=== GIVEN TEXT ===
One year, the Russians told the Finns that they needed shirts, and placed an order for 500,000. The delighted Finns built a factory, trained the staff, brought in the equipment and materials and produced the shirts.

Well, you’ve guessed it - that was the first and last order they were given. Does this strike a chord in some colleges? Well, perhaps just a tiny echo, certainly for colleges in west London who enthusiastically expanded student numbers in line with government strategy last year, but who have now been told to cut back drastically.

I am sure that to ministers this must seem most ungrateful. After all, the sector has received additional funds this year. But this money was allocated to improve lecturers’ salaries, quality of teaching and leadership, and, in London, to recognise higher costs.

Last year, adult basic skills were a priority - expand to meet demand, we were told. So we did, recruiting more teachers and taking on several hundred additional part-time adults, mainly refugees and asylum-seekers.

But that was last year. It is hugely disappointing that our contract for this year funds 500 fewer adults than we enrolled last year. It will fund 44 fewer full-time equivalent adults than our original contract for last year. How can we meet local and national targets if our contract is for fewer students each year?

Like many, our college has responded enthusiastically to calls to develop pre-16 vocational programmes. Our new skills centre in Feltham was inspired by two local headteachers who saw the importance of vocational opportunities for their pupils. It’s a successful partnership between the borough, the British Airports Authority, the local learning and skills council and the college. But now we simply don’t know whether there will be funds for the programme beyond this year. This makes planning difficult and worries our partner schools.

=== DATASET ENTRIES ===
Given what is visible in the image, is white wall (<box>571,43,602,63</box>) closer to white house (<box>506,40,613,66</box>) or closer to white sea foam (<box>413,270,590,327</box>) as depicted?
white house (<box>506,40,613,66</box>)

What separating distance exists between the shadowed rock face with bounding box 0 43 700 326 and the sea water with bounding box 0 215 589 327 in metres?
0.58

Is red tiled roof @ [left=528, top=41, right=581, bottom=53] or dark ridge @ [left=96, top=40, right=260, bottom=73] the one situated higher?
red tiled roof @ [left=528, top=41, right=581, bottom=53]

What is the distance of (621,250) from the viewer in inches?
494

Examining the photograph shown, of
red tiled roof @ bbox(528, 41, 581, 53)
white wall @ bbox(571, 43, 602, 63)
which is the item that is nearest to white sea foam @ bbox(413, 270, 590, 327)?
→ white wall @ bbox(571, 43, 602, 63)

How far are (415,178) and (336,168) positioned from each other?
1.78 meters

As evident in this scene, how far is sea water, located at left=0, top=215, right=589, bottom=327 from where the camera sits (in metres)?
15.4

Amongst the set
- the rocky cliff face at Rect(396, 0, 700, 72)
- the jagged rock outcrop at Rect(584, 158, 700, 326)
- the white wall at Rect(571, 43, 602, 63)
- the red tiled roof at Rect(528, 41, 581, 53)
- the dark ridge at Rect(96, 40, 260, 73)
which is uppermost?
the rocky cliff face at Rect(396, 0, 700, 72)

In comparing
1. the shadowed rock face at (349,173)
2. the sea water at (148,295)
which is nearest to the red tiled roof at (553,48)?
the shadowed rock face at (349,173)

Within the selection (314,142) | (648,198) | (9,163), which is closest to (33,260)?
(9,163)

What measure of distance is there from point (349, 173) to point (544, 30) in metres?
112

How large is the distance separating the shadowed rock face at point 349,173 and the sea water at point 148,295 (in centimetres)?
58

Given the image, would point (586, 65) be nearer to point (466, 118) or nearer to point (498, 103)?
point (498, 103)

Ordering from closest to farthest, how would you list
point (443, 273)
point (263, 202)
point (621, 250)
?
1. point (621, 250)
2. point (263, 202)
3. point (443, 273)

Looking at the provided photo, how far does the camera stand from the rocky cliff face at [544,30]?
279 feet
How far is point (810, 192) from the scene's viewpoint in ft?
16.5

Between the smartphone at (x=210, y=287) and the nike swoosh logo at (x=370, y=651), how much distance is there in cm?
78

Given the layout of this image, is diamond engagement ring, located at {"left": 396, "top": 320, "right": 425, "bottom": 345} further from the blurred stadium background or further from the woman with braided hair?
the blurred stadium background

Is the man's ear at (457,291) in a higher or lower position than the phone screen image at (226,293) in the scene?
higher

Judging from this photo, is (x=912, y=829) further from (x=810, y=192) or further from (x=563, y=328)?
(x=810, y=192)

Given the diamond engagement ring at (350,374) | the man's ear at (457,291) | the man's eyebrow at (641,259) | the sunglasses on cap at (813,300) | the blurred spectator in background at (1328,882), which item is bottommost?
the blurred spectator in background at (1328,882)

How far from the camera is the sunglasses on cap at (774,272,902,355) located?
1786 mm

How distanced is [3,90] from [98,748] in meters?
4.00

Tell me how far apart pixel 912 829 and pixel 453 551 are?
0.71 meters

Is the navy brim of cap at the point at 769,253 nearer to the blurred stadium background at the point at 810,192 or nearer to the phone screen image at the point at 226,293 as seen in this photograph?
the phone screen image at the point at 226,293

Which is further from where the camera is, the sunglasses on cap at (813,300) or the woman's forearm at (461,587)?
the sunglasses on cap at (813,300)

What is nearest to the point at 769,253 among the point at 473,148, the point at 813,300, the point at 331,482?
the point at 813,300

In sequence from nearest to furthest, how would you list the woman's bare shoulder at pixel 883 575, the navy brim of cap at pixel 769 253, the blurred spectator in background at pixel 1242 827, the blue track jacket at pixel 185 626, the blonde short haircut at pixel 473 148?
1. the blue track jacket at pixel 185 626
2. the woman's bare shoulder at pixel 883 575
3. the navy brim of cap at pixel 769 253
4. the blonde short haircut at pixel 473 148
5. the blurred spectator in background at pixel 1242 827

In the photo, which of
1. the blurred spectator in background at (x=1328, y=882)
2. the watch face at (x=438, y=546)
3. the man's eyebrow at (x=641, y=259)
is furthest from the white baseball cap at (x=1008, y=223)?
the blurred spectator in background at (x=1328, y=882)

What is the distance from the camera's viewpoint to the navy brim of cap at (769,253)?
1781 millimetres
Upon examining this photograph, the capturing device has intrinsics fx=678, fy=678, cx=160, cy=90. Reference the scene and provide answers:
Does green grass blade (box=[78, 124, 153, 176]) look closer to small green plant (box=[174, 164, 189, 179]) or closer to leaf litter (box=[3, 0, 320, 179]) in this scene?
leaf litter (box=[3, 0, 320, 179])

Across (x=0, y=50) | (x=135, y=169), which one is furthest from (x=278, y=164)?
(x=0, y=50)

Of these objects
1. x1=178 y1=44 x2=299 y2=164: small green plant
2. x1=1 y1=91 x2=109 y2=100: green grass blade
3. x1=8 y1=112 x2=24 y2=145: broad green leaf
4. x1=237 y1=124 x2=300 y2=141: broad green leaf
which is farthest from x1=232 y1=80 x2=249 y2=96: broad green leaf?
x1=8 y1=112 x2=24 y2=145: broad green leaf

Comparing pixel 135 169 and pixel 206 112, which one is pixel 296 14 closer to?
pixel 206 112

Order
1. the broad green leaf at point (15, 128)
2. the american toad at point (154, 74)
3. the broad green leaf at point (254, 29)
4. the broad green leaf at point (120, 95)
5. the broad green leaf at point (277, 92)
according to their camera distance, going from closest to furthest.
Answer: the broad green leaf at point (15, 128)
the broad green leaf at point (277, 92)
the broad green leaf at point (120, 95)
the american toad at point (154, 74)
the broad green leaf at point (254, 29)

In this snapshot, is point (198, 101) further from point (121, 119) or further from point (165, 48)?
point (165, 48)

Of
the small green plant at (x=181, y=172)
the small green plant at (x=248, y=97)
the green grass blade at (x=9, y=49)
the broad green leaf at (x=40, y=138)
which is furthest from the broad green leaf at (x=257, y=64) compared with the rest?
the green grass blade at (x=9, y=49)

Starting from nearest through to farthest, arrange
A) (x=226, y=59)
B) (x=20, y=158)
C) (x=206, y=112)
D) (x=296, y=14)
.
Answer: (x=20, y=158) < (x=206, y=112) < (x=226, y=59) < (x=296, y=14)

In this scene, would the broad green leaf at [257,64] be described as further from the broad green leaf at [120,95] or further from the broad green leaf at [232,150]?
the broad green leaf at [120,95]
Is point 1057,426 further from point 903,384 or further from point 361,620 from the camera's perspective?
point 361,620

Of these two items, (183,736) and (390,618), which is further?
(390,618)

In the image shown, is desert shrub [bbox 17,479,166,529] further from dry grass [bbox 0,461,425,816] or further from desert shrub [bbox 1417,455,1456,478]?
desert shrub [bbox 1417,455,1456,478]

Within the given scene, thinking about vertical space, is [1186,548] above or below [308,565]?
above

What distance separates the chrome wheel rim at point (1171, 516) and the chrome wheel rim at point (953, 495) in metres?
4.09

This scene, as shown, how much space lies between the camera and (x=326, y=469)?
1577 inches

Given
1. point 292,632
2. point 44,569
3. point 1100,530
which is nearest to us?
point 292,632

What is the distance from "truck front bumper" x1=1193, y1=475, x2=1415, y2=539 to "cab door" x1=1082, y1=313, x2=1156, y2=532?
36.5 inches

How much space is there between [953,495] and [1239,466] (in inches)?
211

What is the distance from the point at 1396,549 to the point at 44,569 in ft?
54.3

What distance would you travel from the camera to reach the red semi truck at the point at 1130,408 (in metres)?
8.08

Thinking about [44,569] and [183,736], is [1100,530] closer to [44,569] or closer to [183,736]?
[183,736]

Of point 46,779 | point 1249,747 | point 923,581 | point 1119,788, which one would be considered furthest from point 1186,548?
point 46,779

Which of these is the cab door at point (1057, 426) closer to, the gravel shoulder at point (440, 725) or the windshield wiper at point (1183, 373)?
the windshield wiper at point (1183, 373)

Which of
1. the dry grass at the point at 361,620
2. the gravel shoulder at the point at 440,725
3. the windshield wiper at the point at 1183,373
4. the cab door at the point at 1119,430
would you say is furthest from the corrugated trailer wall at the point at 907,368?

=== PROBLEMS TO SOLVE ===
**a.** Translate into French this sentence from the text on college funding: "It is hugely disappointing that our contract for this year funds 500 fewer adults than we enrolled last year."
**b.** Transcribe the passage of the text on college funding verbatim, beginning at the words "Like many, our" and stopping after the words "our partner schools.".
The data are separate material with no connection to the text on college funding.

=== OUTPUTS FOR THE TASKS ===
**a.** Il est extrêmement décevant que notre contrat pour cette année finance 500 adultes de moins que nous n'en avons inscrit l'année dernière.

**b.**
Like many, our college has responded enthusiastically to calls to develop pre-16 vocational programmes. Our new skills centre in Feltham was inspired by two local headteachers who saw the importance of vocational opportunities for their pupils. It’s a successful partnership between the borough, the British Airports Authority, the local learning and skills council and the college. But now we simply don’t know whether there will be funds for the programme beyond this year. This makes planning difficult and worries our partner schools.